The other Times article tells about a completely different kind of information use -- password selection. A thief has one chance in ten thousand of guessing a four-digit password. If, instead, we use four letters, he has one chance in half a million.

Now computers offer a screen with pictures that have hundreds of component images. One is a page full of anatomical detail -- a skull, an arterial system, the skeleton of a hand.

So I choose only three elements: a jawbone, a major artery to the brain, and a bone of the fourth finger. If the page has five hundred clickable elements, there's not a chance in a hundred million of guessing my password. And to recall my three choices, I just relive the sharp sensation I feel when I press my fourth finger against the artery behind my jaw.

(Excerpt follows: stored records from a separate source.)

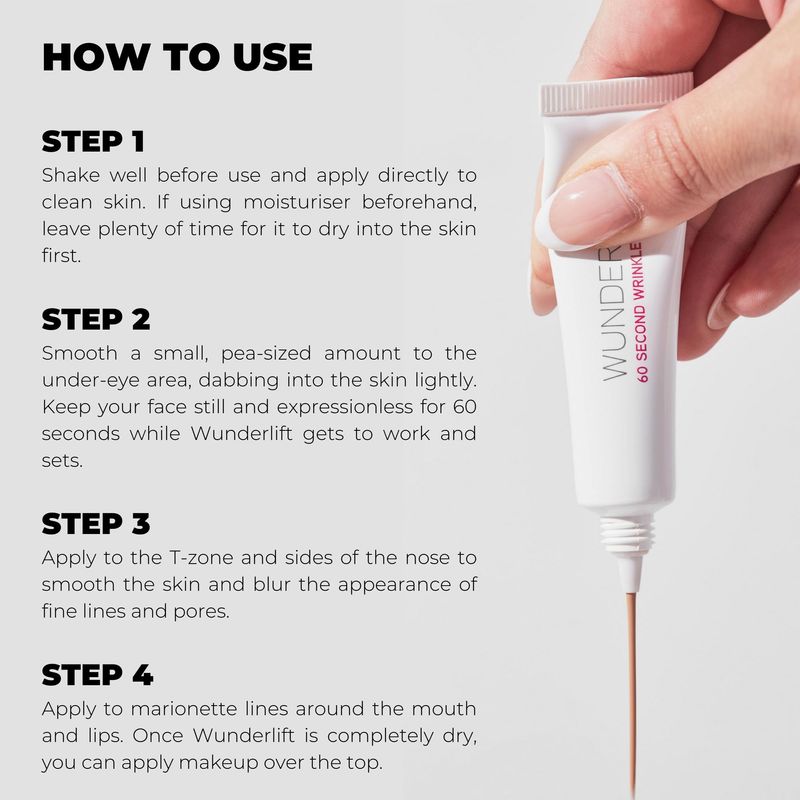 HOW TO USE

STEP 1
Shake well before use and apply directly to clean skin. If using moisturiser beforehand, leave plenty of time for it to dry into the skin first.

STEP 2
Smooth a small, pea-sized amount to the under-eye area, dabbing into the skin lightly. Keep your face still and expressionless for 60 seconds while Wunderlift gets to work and sets.

STEP 3
Apply to the T-zone and sides of the nose to smooth the skin and blur the appearance of fine lines and pores.

STEP 4
Apply to marionette lines around the mouth and lips. Once Wunderlift is completely dry, you can apply makeup over the top.

WUNDER
60 SECOND WRINKLE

Here we have two entirely different instances, but both involve a vast multiplication of information. In one case, we tour places that no longer exist. In the other, password selection moves down into our own subjective musings. In both cases, the density of data mimics human experience. Suddenly, rather than providing mere information, the computer becomes a new arm of human experience.

As it does, we no longer mean the same thing when we use that old word we once thought we understood -- the old word reality.

I'm John Lienhard, at the University of Houston, where we're interested in the way inventive minds work.

(Theme music)


Lubell, S., Virtually Rebuilt, a Ruin Yields Secrets. (pg. E6) and Eisenberg, A., Instead of a Password, Well-Placed Clicks. The New York Times (Science Times) Thursday, May 2, 2002.